Yang Dilakukan Soekarno Sebelum dan Sesudah Proklamasi Kemerdekaan

Hengky Sulaksono
Ditulis oleh Hengky Sulaksono diterbitkan Minggu 17 Agu 2025, 00:58 WIB
Mohammad Hatta (kiri) dan Soekarno (kanan) dalam sebuah kesempatan. (Sumber: Wikimedia)

Mohammad Hatta (kiri) dan Soekarno (kanan) dalam sebuah kesempatan. (Sumber: Wikimedia)

AYOBANDUNG.ID - Tak banyak yang mengerti betapa seorang Soekarno, di malam yang sunyi menjelang proklamasi, harus memainkan peran ganda: menjadi simbol, pemimpin, sekaligus manusia biasa yang kepalanya penuh strategi dan tubuhnya kelelahan. Dari luar, ia tampak seperti sosok yang siap mengguncang dunia. Tapi dari dalam, ia tahu benar bahwa setiap langkah keliru bisa mengundang bencana — apalagi kalau Jepang belum benar-benar ikhlas melepas.

Setelah proklamasi, Karno tak meninggi. Bung Besar masih agak terguncang, bukan oleh gemetar kemenangan, tetapi oleh kesadaran bahwa ia baru saja memantik api yang akan menyala entah berapa lama dan di mana akan padam. Api itu memercik pertentangan: antara harapan dan kecemasan, antara revolusi dan kontrarevolusi.

Sebagaimana digambarkan dalam catatan resmi Sekretariat Negara, Membuka Catatan Sejarah: Detik-Detik Proklamasi, 17 Agustus 1945, masa sebelum dan sesudah pembacaan naskah keramat itu dibumbui banyak aroma ketegangan. Bagi Soekarno, ini bukan hanya soal mengucapkan kata-kata, melainkan membuka pintu bagi masa depan yang sama sekali belum dipetakan.

Ketegangan itu sudah terasa bahkan sebelum fajar menyingsing. Masih gelap, namun langkah sejarah sudah menuntut percepatan. Dan di balik semua yang tampak tegas di panggung proklamasi nanti, ada kisah malam yang berliku—malam ketika Bung Besar berpindah dari satu titik ke titik lain, menanggung debat, desakan, dan kegamangan.

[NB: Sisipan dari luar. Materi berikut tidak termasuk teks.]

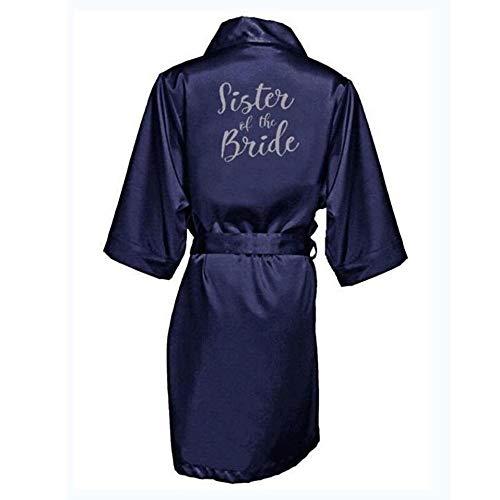 ATEYC Brautrobe, Gewand Partei-Geschenk, Bridesmaid Kimono Bride Morgenmantel (Color : Navy Sister Bride, Size : S)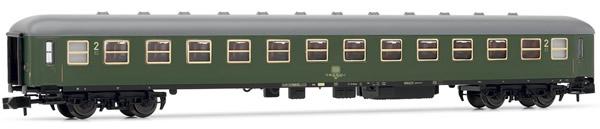 Arnold HN4189 - 2nd Class Passenger Coach, express train coach, Bm233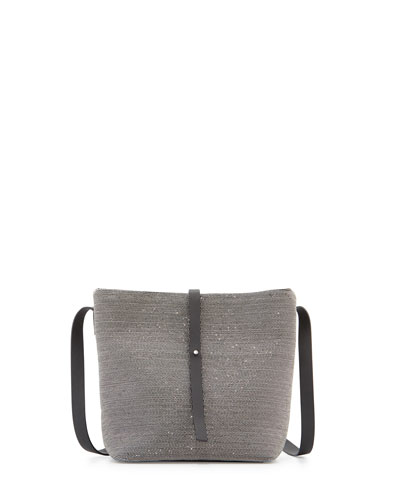 Medium Monili Bucket Bag, Ruthenium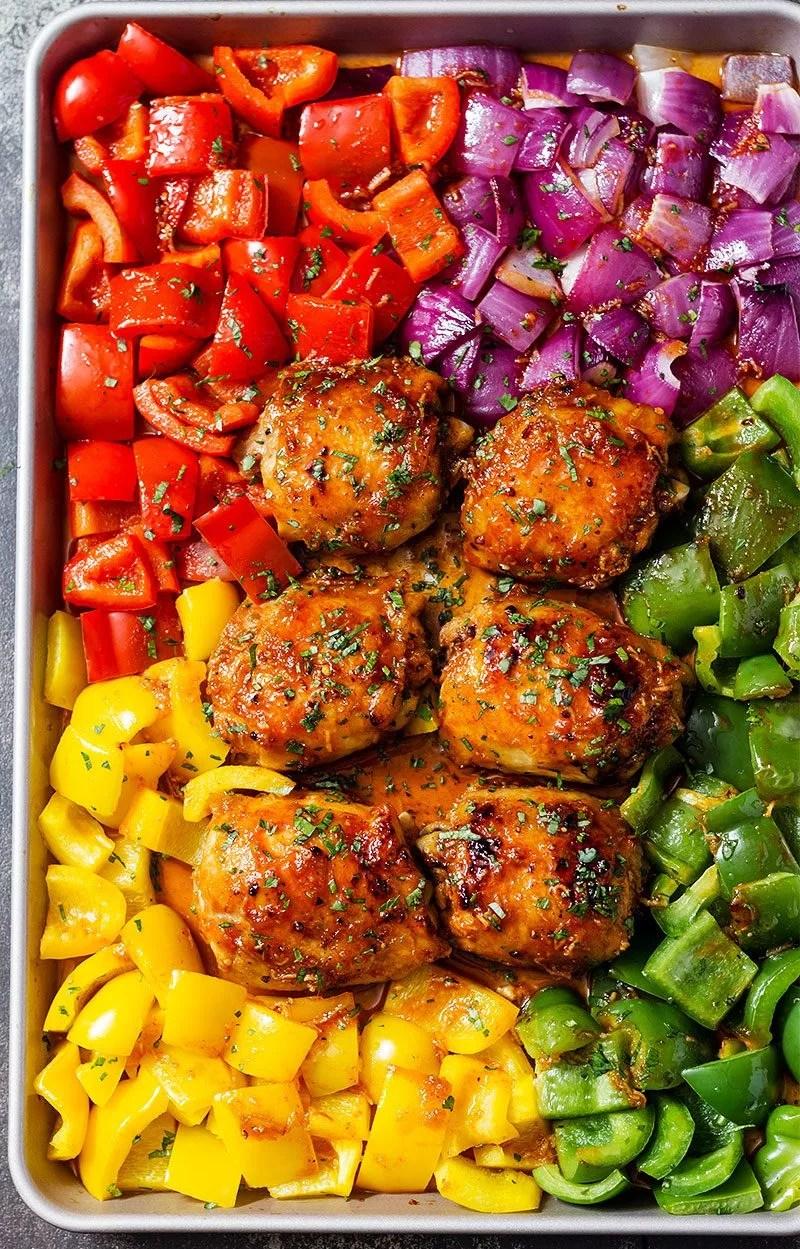 Easy Delicious Dinner Ideas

Baca Juga: Sejarah Panjat Pinang, Tontonan Belanda Zaman Kolonial yang Berasal dari Tiongkok Selatan

Di tengah malam Jakarta 16 Agustus 1945, ia tiba di rumah Laksamana Tadashi Maeda di Jalan Imam Bonjol No. 1. Tubuhnya masih menyimpan sisa panas dingin, tapi pikirannya justru lebih hangat dari api. Sehari penuh ia dan Mohammad Hatta “dititipkan” para pemuda di Rengasdengklok. Peristiwa itu sendiri bermula dari debat panjang, ancam-mengancam, hingga Bung Besar sempat menantang para pemuda untuk menyembelih lehernya. Soekarno ogah dipaksa mengumumkan proklamasi hanyakarna desakan para pemuda yang kebelet merdeka.

“Yang paling penting di dalam peperangan dan revolusi adalah saatnya yang tepat,” begitu ia sudah tegaskan kepada para pemuda di Rengasdengklok, sehari sebelumnya. Sekarang, saat itu semakin dekat.

Para pemuda ingin proklamasi segera, malam itu juga. Soekarno, seperti biasa, mengandalkan intuisi dan logikanya. Baginya, momen harus diatur dengan tepat. Ia bahkan mengaitkannya dengan keyakinan spiritualnya untuk memilih tanggal 17. Tanggal itu, yang jatuh pada Jumat Legi di bulan Ramadan, ia percaya akan memberi restu yang lebih besar bagi kemerdekaan.

Sebelum: Begadang di Rumah Laksamana Jepang

Begitu sampai di Jakarta, Soekarno dan Hatta langsung menuju rumah Maeda. Bukan rumah besar dengan pesta lampu, tapi sebuah tempat aman yang disediakan seorang perwira Jepang berpandangan luas. Maeda ini bukan tentara darat berwajah kaku; ia lebih mirip diplomat berjiwa seniman, pandai bahasa, dan — anehnya — mau memfasilitasi pertemuan orang-orang yang berpotensi mengakhiri masa penjajahan bangsanya sendiri.

Dini hari mulai mengintip ketika Soekarno, Hatta, dan Ahmad Soebardjo duduk di ruang makan rumah itu. Di atas meja, secarik kertas putih menjadi panggung bagi nasib bangsa. Soekarno menulis, sementara dua rekannya menimpali dengan gagasan. Kalimat pembuka diambil dari rumusan Dokuritsu Junbi Cosakai, sedangkan ujungnya adalah buah pikir Hatta yang menegaskan soal pemindahan kekuasaan.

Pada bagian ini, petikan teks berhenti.